Excitation Patterns of Standard and Steered Partial Tripolar Stimuli in Cochlear Implants

Current steering in partial tripolar (pTP) mode has been shown to improve pitch perception and spectral resolution with cochlear implants (CIs). In this mode, a fraction (σ) of the main electrode current is returned within the cochlea and steered between the basal and apical flanking electrodes (with a proportion of α and 1 − α, respectively). Pitch generally decreases when α increases from 0 to 1, although the salience of pitch change varies across CI users. This study aimed to identify the mechanism of pitch changes with pTP-mode current steering and the factors contributing to the intersubject variability in pitch-ranking sensitivity. The electrical fields were measured for steered pTP stimuli on the same main electrode with α = 0, 0.5, and 1 in five implanted ears using electrical field imaging (EFI). The related excitation patterns were also measured physiologically using evoked compound action potential (ECAP) and psychophysically using psychophysical forward masking (PFM).

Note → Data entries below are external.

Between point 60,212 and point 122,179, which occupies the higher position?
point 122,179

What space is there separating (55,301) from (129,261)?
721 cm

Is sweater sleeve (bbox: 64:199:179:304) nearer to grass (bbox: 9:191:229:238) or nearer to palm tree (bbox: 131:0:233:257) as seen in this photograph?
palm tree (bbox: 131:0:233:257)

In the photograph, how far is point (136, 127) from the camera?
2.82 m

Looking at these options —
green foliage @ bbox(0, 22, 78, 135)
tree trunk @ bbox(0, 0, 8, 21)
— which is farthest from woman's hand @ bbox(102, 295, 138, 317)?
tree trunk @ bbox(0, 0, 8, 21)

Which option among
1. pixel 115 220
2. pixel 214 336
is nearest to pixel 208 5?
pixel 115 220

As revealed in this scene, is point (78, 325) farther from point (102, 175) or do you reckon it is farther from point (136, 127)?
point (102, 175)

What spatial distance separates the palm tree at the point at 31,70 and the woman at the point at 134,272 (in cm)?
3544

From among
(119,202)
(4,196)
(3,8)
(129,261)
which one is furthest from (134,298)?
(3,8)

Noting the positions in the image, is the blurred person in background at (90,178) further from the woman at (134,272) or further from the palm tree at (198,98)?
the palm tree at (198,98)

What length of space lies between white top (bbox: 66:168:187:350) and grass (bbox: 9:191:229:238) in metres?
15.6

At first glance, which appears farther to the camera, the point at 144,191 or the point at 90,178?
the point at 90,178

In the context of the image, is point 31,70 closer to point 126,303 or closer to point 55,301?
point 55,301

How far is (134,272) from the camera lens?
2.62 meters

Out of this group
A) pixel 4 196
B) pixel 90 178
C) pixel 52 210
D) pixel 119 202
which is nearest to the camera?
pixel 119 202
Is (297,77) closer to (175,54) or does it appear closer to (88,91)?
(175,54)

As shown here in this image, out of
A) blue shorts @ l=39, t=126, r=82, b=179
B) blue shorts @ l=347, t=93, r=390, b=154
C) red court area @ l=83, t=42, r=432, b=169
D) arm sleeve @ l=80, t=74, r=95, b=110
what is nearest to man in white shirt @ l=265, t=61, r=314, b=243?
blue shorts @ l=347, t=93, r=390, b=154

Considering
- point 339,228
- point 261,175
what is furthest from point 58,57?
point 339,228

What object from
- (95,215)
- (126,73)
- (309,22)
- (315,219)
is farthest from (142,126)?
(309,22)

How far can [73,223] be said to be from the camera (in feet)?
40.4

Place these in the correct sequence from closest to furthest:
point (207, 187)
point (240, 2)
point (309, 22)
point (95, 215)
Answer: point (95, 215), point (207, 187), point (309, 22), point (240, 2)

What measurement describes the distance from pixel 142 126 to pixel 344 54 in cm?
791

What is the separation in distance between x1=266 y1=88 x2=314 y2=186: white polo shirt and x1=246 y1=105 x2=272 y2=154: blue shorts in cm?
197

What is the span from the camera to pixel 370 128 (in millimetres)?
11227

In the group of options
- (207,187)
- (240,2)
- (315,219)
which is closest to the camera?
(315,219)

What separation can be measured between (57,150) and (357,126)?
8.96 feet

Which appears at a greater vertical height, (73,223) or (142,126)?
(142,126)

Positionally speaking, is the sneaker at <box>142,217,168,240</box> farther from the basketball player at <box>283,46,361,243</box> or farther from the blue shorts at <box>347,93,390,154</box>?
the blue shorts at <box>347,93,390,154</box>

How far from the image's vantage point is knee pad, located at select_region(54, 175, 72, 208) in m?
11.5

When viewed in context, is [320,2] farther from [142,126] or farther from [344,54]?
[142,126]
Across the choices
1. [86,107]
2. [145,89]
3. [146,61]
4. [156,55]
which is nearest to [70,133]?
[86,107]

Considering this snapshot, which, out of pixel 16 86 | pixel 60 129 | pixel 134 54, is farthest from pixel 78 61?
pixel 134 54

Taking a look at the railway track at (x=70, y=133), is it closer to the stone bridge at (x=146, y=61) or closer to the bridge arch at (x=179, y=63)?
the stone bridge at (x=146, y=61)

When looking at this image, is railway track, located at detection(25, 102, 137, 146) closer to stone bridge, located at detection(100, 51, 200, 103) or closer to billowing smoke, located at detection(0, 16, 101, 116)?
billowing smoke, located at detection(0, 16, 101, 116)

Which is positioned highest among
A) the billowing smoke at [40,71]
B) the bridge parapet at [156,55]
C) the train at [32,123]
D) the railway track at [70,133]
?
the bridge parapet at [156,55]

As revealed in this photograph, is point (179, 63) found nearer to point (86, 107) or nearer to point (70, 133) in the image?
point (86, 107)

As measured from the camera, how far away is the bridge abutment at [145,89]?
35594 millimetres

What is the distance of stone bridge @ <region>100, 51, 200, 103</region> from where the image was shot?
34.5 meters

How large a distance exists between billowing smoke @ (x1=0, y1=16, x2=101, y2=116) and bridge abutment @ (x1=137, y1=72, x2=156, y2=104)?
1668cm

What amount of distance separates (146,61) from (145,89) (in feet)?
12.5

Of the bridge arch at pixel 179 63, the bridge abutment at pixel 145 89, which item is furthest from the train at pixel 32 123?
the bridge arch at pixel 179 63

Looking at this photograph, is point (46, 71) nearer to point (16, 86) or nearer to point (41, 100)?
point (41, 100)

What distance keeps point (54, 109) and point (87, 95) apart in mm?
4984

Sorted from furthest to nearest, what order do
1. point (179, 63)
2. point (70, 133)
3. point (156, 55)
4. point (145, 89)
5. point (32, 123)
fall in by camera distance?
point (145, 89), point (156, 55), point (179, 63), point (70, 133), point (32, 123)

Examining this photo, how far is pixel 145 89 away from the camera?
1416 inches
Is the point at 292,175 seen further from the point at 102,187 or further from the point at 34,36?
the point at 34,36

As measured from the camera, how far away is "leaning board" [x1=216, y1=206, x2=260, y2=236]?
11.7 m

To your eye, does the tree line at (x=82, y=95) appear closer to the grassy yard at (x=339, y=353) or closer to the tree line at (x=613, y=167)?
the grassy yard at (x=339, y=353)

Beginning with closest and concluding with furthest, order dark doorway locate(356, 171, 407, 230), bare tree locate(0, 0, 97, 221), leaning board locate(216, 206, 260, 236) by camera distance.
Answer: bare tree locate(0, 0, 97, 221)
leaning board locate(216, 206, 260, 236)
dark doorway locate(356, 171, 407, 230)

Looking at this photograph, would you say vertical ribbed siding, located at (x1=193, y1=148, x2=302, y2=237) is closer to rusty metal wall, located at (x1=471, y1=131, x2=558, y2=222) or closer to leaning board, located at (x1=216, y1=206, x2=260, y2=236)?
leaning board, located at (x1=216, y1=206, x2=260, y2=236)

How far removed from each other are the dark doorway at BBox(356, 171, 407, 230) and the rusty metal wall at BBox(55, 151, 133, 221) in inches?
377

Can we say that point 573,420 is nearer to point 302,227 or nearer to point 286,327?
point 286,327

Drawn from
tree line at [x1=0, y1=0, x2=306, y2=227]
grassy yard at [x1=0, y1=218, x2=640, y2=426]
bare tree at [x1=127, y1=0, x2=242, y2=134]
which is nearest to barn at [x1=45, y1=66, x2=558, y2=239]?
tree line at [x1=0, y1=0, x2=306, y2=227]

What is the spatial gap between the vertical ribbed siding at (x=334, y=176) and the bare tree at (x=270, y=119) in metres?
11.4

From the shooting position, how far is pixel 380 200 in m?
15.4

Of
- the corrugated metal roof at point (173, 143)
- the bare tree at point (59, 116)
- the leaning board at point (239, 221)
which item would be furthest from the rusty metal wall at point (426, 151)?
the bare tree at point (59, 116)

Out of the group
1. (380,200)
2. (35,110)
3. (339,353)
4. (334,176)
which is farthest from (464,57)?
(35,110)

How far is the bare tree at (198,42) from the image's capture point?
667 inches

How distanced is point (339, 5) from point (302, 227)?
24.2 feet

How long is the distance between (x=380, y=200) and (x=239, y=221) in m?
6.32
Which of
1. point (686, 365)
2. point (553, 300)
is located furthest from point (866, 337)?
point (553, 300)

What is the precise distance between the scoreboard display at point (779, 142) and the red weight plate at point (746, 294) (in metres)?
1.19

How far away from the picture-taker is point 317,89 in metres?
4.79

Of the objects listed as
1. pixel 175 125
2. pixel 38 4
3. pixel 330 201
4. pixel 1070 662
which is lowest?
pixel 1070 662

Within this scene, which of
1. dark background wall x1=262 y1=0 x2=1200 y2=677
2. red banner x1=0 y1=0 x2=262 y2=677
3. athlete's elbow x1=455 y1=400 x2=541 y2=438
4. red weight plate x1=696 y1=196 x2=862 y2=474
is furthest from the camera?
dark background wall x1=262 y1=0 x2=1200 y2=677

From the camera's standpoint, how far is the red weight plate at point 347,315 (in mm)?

Consistent with the pitch-ranking results in this study, the EFI, ECAP, and PFM centroids shifted apically with increasing α. An apical shift was also observed for the PFM peak but not for the EFI or ECAP peak. The pattern width was similar with different α values within a given measure (e.g., EFI, ECAP, or PFM), but the ECAP patterns were broader than the EFI and PFM patterns, possibly because ECAP was measured with smaller σ values than EFI and PFM. The amount of pattern shift with α depended on σ (i.e., the total amount of current used for steering) but was not correlated with the pitch-ranking sensitivity across subjects. The results revealed that the pitch changes elicited by pTP-mode current steering were not only driven by the shifts of excitation centroid.